Stated exercise: Reproduce the records below word for word, keeping each line unchanged and in the same order.

════════

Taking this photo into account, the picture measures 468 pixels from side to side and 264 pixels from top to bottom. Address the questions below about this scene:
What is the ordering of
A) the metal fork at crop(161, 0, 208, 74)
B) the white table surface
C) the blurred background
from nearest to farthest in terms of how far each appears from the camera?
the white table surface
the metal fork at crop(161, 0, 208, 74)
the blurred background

════════

Solution to this problem:
Taking this photo into account, the picture measures 468 pixels from side to side and 264 pixels from top to bottom. Address the questions below about this scene:
What is the ordering of
A) the metal fork at crop(161, 0, 208, 74)
B) the white table surface
C) the blurred background
from nearest to farthest in terms of how far each appears from the camera?
the white table surface
the metal fork at crop(161, 0, 208, 74)
the blurred background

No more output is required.